In 2017, the percentage of plans offering managed account advice was 30%, while the percentage of participants offered managed account advice was 55% and the percentage of participants who were offered managed account advice and used the service was 7%, Vanguard finds. 

Participant and Plan Sponsor Progress

David Stinnett, principal and head of strategic retirement consulting at Vanguard, highlights data from the survey that he says shows continued ”forward progress” for retirement investors.

The report shows that 2% of participants stopped contributing to retirement plans in 2021, and 7% of participants decreased their salary deferrals compared to figures from 2019 and 2020. In 2021, 17% of participants made a participant-directed increase, 25% made an increase due to auto-escalation and 49% made no change.

“You could be excused for thinking, with a year like that, ‘Maybe we won’t see forward progress, maybe we’ll see things halt or even reverse given all the exogenous factors in the market,’” Stinnett says. “And I was just delighted to see that that was not the case.”

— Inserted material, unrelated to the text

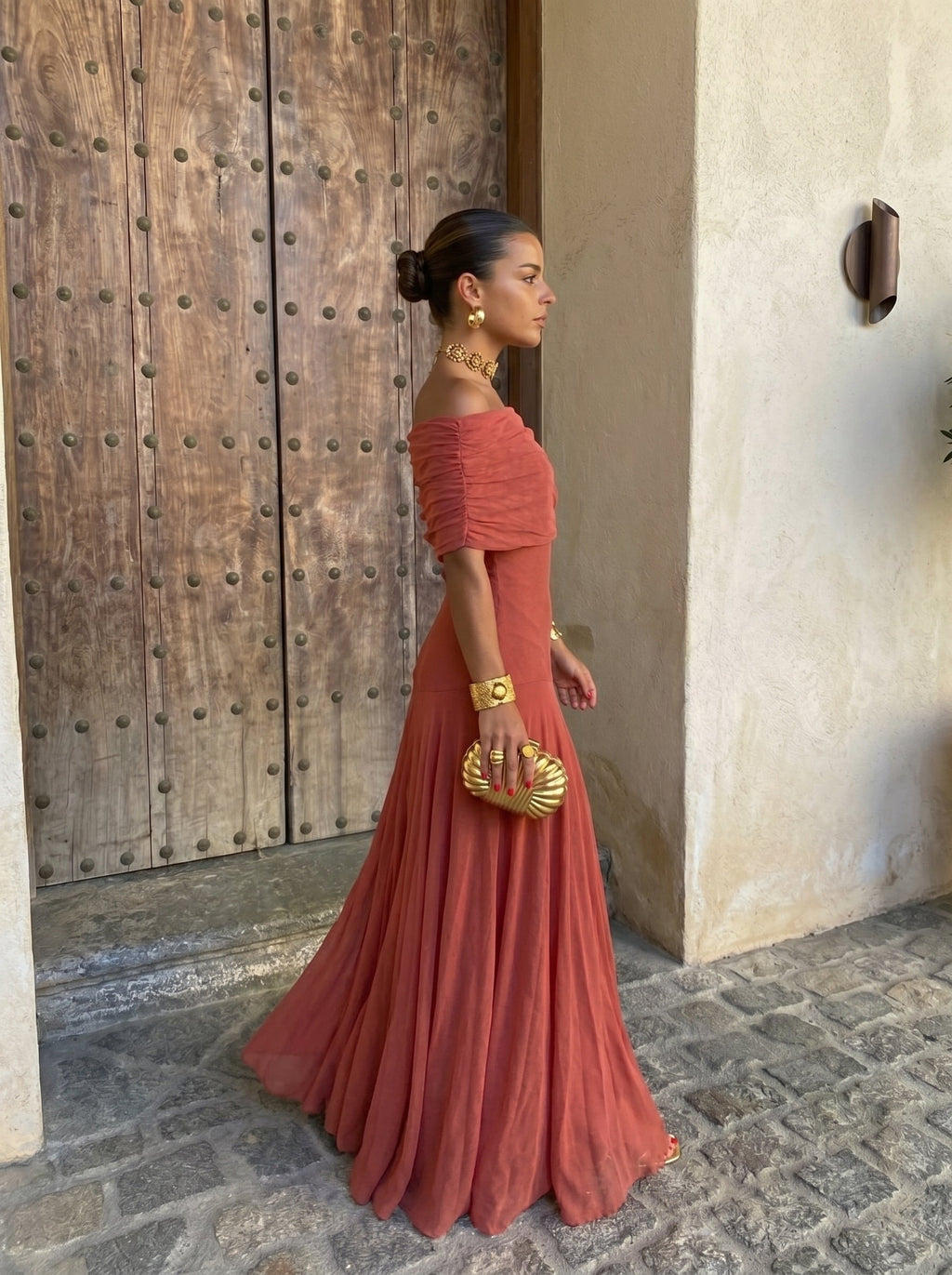 Clara | Vestido de mujer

In 2020, 9% of participants made no change, 2% made an increase due to auto-escalation, 16% made a participant-directed increase, 8% made a participant-directed decrease and 2% stopped contributing.

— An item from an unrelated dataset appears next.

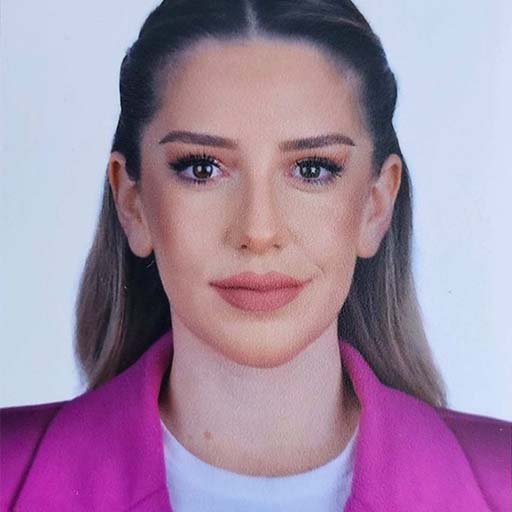 Tuğçe Temizkanoğlu Abalar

Vanguard found that the estimated participation rate for DC plans was 85% in 2021, compared to 78% in 2012.  

The participation rate for plans that used auto-enrollment in 2021 was 93%, compared to 66% for plans that did not use auto-enrollment. In 2021, 58% of plan sponsors using auto-enrollment increased the default contribution rate to 4% or higher, Stinnett adds.

“[Research shows] not only higher participation rates year over year, but a very stark difference between those plans that have automatic enrollment and those plans which do not,” he says.

Another signal that participants continued to save: retirement investors’ account trading activity was muted in 2021, Vanguard found. Among Vanguard DC plan participants, 8% traded within their accounts and 9% did not make any changes to their investments.

“The decline in participant trading is partially attributable to participants’ increased adoption of target-date funds,” the report states. “Only 3% of participants holding a single target-date fund traded in 2021.”

Participants have also preserved their assets for retirement. In 2021, about 25% of participants could have taken an account distribution because of a job separation, yet 83% of that group continued to preserve their plan assets for retirement by either remaining in the employer’s plan or rolling over the savings to an individual retirement account or a new employer’s plan.

“In terms of assets, 98% of all plan assets available for distribution were preserved and only 2% were taken in cash,” the report states.